YO Labs Raises $10M to scale cross-chain crypto yield optimization protocol

YO Labs, the development team behind YO Protocol, has raised $10 million in a Series A round to expand its crypto yield optimization platform.

Venture capital firm Foundation Capital led the round along with Coinbase Ventures, Scribble Ventures and Launchpad Capital.

The San Francisco-based company plans to use the funding to bring its dividend optimization protocol to multiple blockchains and improve its infrastructure.

The YO protocol is designed to help users earn returns on cryptoassets by automatically rebalancing capital across multiple decentralized finance (DeFi) protocols while taking risk into account. It currently gives users access to USD, EUR, BTC and gold-based dividend products.

Unlike most DeFi dividend aggregators that operate within a single blockchain, YO’s system works across chains.
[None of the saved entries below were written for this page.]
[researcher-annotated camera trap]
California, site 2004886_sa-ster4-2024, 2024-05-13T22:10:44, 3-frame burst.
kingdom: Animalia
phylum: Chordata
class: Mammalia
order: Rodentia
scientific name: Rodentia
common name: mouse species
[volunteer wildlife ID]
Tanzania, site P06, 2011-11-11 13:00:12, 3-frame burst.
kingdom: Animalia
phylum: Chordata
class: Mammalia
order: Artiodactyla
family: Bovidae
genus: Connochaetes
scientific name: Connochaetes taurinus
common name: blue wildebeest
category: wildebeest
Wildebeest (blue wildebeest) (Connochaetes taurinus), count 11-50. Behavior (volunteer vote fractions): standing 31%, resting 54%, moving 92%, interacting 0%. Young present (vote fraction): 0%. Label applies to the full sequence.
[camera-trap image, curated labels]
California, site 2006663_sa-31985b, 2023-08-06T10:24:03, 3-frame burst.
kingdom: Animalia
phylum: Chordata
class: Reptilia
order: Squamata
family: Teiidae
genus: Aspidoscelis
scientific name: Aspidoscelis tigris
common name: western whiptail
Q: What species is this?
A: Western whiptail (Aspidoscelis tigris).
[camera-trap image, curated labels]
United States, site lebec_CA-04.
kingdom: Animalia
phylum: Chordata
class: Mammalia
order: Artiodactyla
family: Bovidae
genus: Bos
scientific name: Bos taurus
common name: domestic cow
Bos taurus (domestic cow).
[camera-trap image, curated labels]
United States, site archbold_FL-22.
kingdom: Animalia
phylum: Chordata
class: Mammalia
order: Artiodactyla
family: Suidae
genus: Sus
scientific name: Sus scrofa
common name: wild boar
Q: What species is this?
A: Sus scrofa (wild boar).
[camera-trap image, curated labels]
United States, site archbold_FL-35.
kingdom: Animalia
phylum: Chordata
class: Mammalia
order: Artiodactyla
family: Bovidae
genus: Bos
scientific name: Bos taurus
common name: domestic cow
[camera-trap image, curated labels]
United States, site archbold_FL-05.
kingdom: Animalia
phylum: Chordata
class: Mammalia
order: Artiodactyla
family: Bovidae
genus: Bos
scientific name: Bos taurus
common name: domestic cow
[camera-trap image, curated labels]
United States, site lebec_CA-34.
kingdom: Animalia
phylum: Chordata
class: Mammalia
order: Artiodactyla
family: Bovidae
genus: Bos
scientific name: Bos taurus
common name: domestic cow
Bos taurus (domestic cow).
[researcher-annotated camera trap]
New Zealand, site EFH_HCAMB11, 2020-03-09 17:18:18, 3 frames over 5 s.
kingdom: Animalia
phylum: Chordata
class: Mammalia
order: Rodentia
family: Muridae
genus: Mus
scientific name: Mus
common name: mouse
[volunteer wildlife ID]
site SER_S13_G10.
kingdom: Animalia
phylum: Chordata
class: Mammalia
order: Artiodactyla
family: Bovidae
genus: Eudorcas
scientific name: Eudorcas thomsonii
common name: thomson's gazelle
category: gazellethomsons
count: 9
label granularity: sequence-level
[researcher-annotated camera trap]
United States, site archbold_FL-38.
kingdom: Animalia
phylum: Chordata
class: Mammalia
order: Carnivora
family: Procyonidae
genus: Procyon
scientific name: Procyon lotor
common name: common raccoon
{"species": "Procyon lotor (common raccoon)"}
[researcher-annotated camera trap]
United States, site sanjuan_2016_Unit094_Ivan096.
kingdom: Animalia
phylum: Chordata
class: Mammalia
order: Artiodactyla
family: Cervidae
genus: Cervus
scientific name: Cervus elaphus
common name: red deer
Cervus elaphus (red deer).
Its vaults — yoETH, yoUSD, yoBTC, yoEUR and yoGOLD — dynamically allocate capital to where risk-adjusted returns are most favorable, according to a press release shared with CoinDesk.

This is powered by Exponential.fi, a platform built by the same team to assign transparent risk scores to DeFi protocols. The protocol’s core innovation lies in its calculation of “Risk Adjusted Yield,” a metric derived from the team’s background in building risk assessments for DeFi pools, protocol co-founder and CIO Mehdi Lebbar told CoinDesk in an interview.

Instead of chasing the highest advertised percentages, the system calculates a probability of breach based on thousands of risk vectors, ranging from a protocol’s age to its code revision history.

To mitigate the security vulnerabilities often associated with moving assets between blockchains, YO Labs employs a unique architecture that minimizes reliance on bridges, Lebbar said. Instead of constantly moving funds across chains, the protocol establishes what the team describes as “embassies” – independent vaults with native assets on each blockchain.

“If you bridge a pool, you’re exposed to the risk of the bridge… We had to create these ’embassies’ across multiple planets, these vaults across multiple chains that hold native assets,” Lebbar said. “If you have USDC on Arbitrum, it’s the same USDC as on Ethereum, and you no longer have the bridge in the middle… it’s much safer.”

In addition to the architecture, the system uses a ‘DeFi Graph’ to manage active risks during market volatility or protocol failures – what Lebbar calls ‘Armageddon scenarios’. This system monitors dependencies up to five levels deep, enabling the protocol to trigger automatic withdrawals if a pool is indirectly exposed to a failing asset, Lebbar said.

The funding round brings YO Labs’ total raised to $24 million, including an earlier seed round led by Paradigm. With the new capital, the company is positioning YO as core infrastructure for fintechs, wallets and developers who want to integrate sustainable returns into their products.